Pimple Popping: Acne, Blisters And Scabs
It doesn’t matter how many times we’ve been told to stop touching, picking and popping zits — most of us wouldn’t let a pus-filled whitehead ruin our day. Those skin things you shouldn’t pop includes pimple, popping acne, blisters and even scabs. Things You Shouldn’t Pop.
Things You Shouldn’t Pop
Even though we know the consequences of picking at our skin — the scarring, the bleeding and the pus — dermatologist Dr. Shannon Humphrey says, realistically, telling people to stop won’t actually do a thing.
“We all live in a real world, and sometimes it’s difficult to function with a big whitehead on your face,” says Dr. Shannon Humphrey, director of continuing medical education and clinical instructor, department of dermatology and skin science at the University of British Columbia. “But there has to be a balance. Be gentle and consult a dermatologist to avoid trauma to the skin.”
Popping Acne – Improperly Managing Skin Problems
Even if popping your breakouts reduces the visibility of bumps, it’s actually not getting rid of the problem.

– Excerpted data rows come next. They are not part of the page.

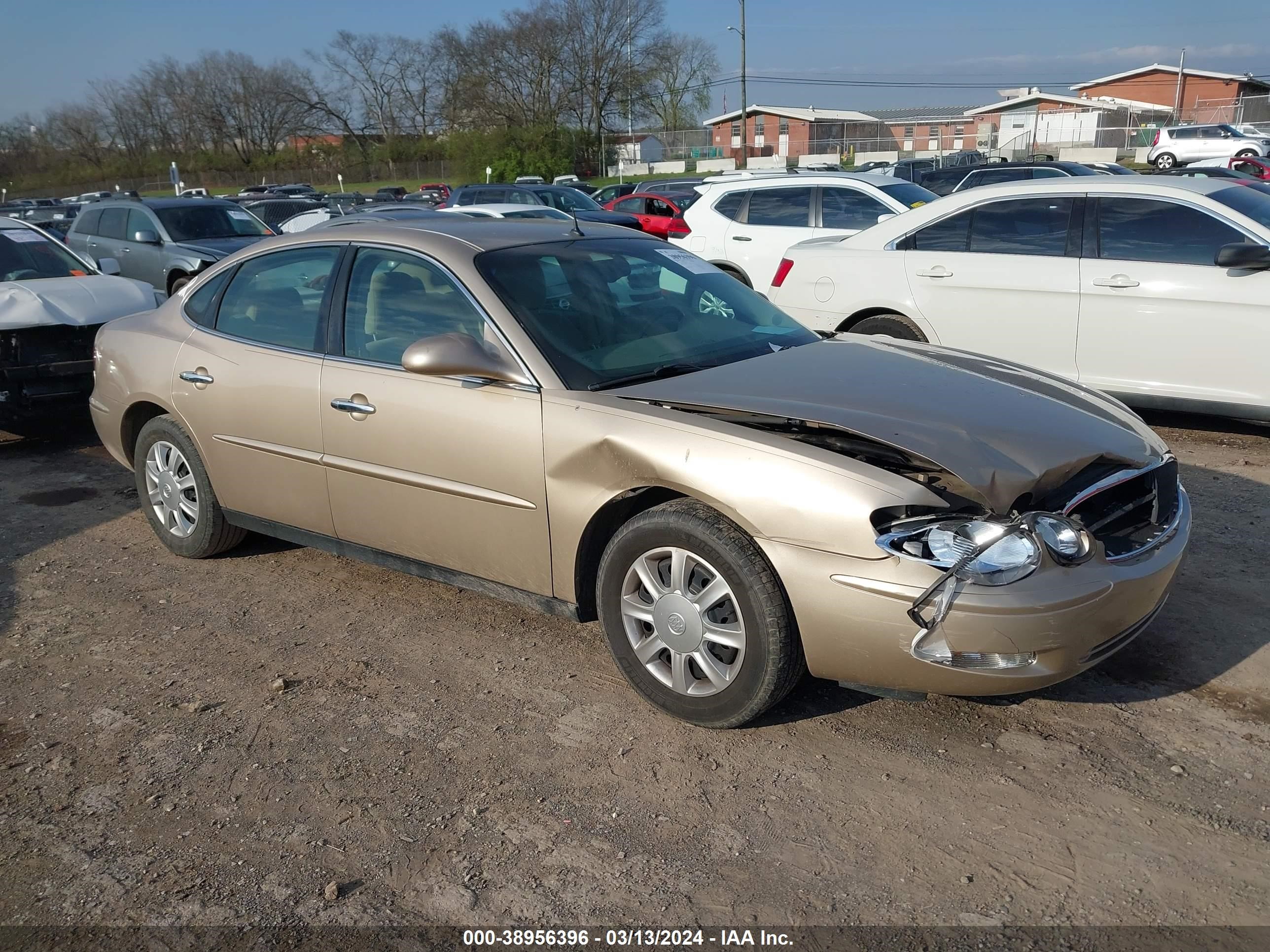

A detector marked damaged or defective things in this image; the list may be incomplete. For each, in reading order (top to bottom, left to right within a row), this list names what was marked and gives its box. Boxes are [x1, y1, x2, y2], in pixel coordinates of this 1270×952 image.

crumpled hood [173, 233, 266, 259]
crumpled hood [0, 275, 157, 332]
white car with damage [1, 222, 159, 426]
damaged front bumper [0, 325, 103, 421]
crumpled hood [614, 338, 1168, 515]
broken headlight [879, 518, 1036, 586]
damaged front bumper [751, 487, 1189, 695]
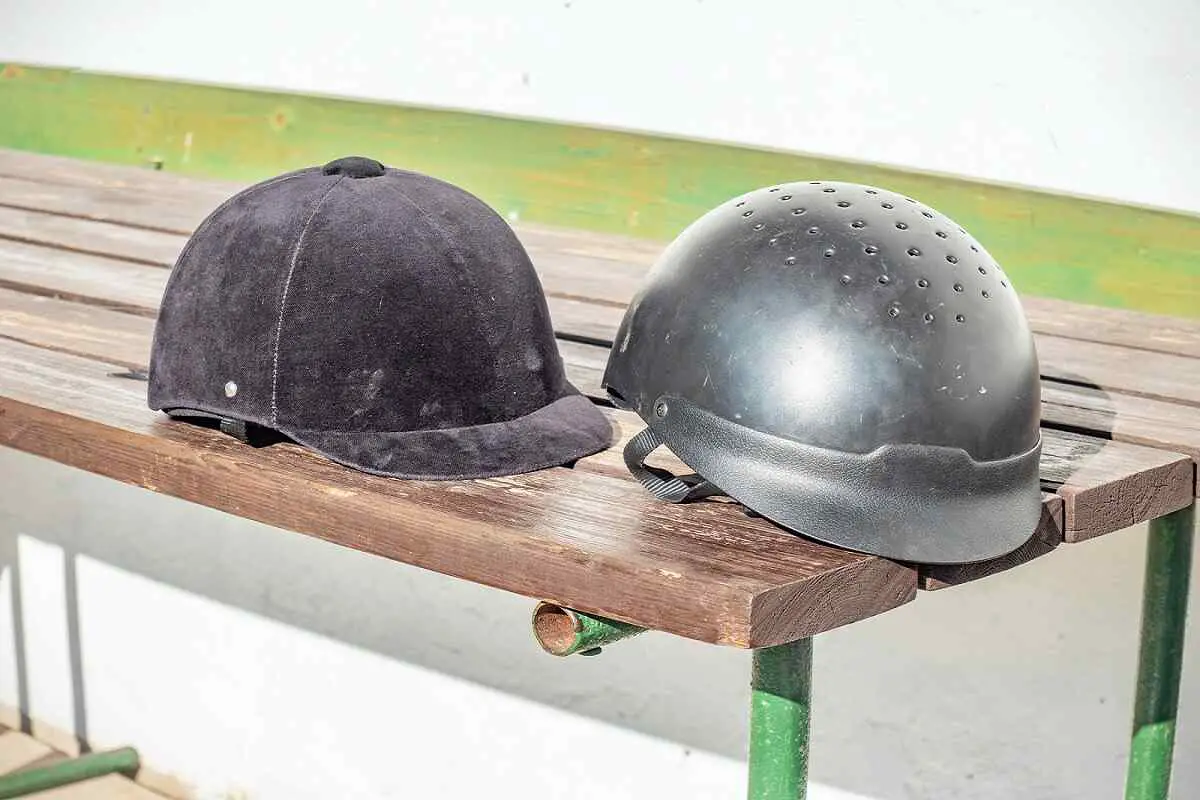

Along with scars (which take longer to disappear), the urge to pick can also cause infections, redness and inflammation. And when you’re using your nails or any type of medical tool, you’re also ripping your skin, according to YourBeauty.com. If that wasn’t enough, oily fingers and dirty nails can lead to further redness.
And the need to pop has also become a pleasure — even if it grosses most people out. On YouTube, thousands of videos are uploaded for this sole purpose, letting viewers both cringe and enjoy pimples of all sizes popped in high definition. This account alone has over 170,000 views and 30 videos (though we do warn you before clicking that it can get pretty detailed). There are also videos of ‘extreme pimple popping,’ which as the name implies, features videos of abnormally giant pimples or cysts being popped by professionals.
Humphrey adds she’s not surprised about this so-called trend. “I understand the fascination and deep satisfaction of a successful extracting,” she tells The Huffington Post Canada.
She says if you do have a habit of touching any condition, including scabs or blisters, hygiene is important. Avoid using dirty tools, and remember that alcohol, which can be used for sterilization, also strips your skin’s natural barriers. “In general I would want to minimize the use of tools, especially sharp ones,” says Humphrey. “Nothing should pierce the skin, it should have a round edge.”